Despite its beautiful ending does Goebbels’s Songs of Wars I Have Seen have anything worthwhile to say?

United KingdomUnited Kingdom Goebbels: Musicians from the Royal Scottish National Orchestra and Dunedin Consort / Ellie Slorach (conductor). Queen’s Hall, Edinburgh, 12.10.2023. (SRT)

Songs of Wars I Have Seen at Queen’s Hall, Edinburgh © RSNO & Dunedin Consort

Heiner GoebbelsSongs of Wars I Have Seen

It is very difficult to classify Songs of Wars I Have Seen. It is not a conventional concert, but it isn’t exactly a piece of music theatre either. It is profound but infuriating; purportedly deep but also baffling. And it melds musical styles in so flagrant a manner that it is both a masterpiece of synthesis and a blast of provocation.

Heiner Goebbels’s piece fuses together modern and period instruments to create a soundscape that weaves its way around readings from the wartime diary entries of Gerturde Stein. Stein’s diaries are alternately momentous and banal, and that is what drew Goebbels to them. She spends much of them talking about honey, chickens or the fun of reading Shakespeare; yet she can switch to tales of loss, devastation and bombardment. What attracted Goebbels to her is that ‘she doesn’t decide for you what is important or not. She talks with the same intensity about various personal private things and very heavy political catastrophes.’ Therefore, in the words of the programme note, Stein ‘tells us what is happening without telling us how to feel about it’, and so Goebbels says we need music that will ‘trust in our own option to judge.’
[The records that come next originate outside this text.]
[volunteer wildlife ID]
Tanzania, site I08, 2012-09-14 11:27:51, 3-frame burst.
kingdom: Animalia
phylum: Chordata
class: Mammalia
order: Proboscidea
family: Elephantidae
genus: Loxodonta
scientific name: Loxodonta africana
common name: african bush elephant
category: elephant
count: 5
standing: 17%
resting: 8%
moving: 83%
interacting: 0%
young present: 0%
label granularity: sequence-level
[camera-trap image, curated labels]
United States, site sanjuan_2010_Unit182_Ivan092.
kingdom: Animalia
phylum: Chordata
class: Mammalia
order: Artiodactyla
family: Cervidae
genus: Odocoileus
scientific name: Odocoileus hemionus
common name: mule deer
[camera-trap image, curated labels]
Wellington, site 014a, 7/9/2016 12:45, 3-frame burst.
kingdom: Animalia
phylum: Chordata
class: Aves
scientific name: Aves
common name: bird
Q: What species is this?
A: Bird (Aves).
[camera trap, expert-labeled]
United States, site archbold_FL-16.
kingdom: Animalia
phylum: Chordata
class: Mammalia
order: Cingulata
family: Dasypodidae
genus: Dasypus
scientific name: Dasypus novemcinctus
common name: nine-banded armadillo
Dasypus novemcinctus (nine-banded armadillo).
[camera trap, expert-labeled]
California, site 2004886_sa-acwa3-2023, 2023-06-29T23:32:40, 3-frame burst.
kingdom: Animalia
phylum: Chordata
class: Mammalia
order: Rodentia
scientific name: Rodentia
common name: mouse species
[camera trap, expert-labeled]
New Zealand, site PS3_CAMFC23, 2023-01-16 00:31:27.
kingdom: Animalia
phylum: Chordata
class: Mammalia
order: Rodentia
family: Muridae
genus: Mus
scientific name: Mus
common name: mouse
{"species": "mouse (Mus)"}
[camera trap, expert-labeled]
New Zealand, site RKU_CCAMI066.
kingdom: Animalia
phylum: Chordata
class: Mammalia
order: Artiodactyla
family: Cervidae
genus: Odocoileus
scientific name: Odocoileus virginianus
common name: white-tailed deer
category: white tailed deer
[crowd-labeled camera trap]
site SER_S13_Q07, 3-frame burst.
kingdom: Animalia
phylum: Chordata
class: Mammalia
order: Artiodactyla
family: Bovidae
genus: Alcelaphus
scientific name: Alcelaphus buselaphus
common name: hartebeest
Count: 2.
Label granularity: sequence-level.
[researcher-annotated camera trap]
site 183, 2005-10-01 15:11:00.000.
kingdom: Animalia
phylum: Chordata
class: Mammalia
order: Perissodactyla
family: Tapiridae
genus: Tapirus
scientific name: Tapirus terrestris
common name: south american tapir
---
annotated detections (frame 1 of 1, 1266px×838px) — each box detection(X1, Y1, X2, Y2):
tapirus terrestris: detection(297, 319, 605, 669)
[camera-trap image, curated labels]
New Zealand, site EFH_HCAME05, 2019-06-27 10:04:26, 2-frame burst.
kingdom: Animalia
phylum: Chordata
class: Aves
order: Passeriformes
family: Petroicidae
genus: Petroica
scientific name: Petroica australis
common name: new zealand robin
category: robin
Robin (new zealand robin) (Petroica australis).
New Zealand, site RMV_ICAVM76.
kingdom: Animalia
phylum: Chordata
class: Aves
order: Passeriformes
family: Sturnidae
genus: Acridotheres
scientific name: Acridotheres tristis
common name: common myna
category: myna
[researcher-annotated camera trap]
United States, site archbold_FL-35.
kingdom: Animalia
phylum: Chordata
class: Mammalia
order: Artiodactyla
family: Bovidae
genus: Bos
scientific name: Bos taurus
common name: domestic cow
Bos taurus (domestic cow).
That is a laudable aim, albeit somewhat intangible. In addressing it, however, Goebbels also ends up addressing the void that sits at the centre of both Stein’s words and his own music. It is initially rather shocking to hear that Stein’s wartime experience mostly focuses on passing the time and finding something good to eat: how could she feel this way when such era-defining atrocities were being perpetrated in her own time? On reflection, however, there is something rather humane about seeing her approach a range of topics that, basically, constitute getting through each day. Reductive as that might be, it is also identifiable; and anyway, how much could she really have known? We come at the Second World War knowing how its story ends and conscious of the scale of the whole thing, but Stein could not have grasped any of that in 1940s Vichy France. Perhaps her diaries were simply a way of helping her to cope with the enormity of the moment in which she was marooned.

The music is as episodic as Stein’s writing. In his ensemble of nineteen players, Goebbels creates a soundscape that fuses the modern instruments of the Royal Scottish National Orchestra with the historically authentic instruments of the Dunedin Consort. The music, therefore, flits between worlds and plays with electronic soundscapes and non-musical sounds. The whole thing, therefore, resembles a collage, and that is also true of the music itself which is a smash-up of elements so open that they can suggest whatever you want to hear in them. I thought I caught snatches of Weimar cabaret, samba, rhythmic pounding, abstract electronica and much more besides. Most strikingly, baroque quotations from the music of Matthew Locke flow in and out of Goebbels’s modernism and intensify the sense of a constantly shifting kaleidoscope.

So it’s interesting, but nevertheless it all left me rather unsatisfied, and predominantly somewhat cold. Despite the variety it is very static. Not much actually progresses, and setting up the stage to look like a living room was an idea that went nowhere. Furthermore, spending so much time with Stein’s musings eventually becomes enervating. The banal tends to displace the profound, and that rubbed off on my perception of the music, which became variety for its own sake rather than having much to say. The final moments shook me out of my torpor a little: a haunting trumpet solo from RSNO principal Christopher Hart that rang out over a tintinnabulating accompaniment of bells and (I think) singing bowls. It was beautiful, bit a rare moment of clarity in a fractured smorgasbord. After all, if the void is the point, then has the piece really said anything worthwhile at all?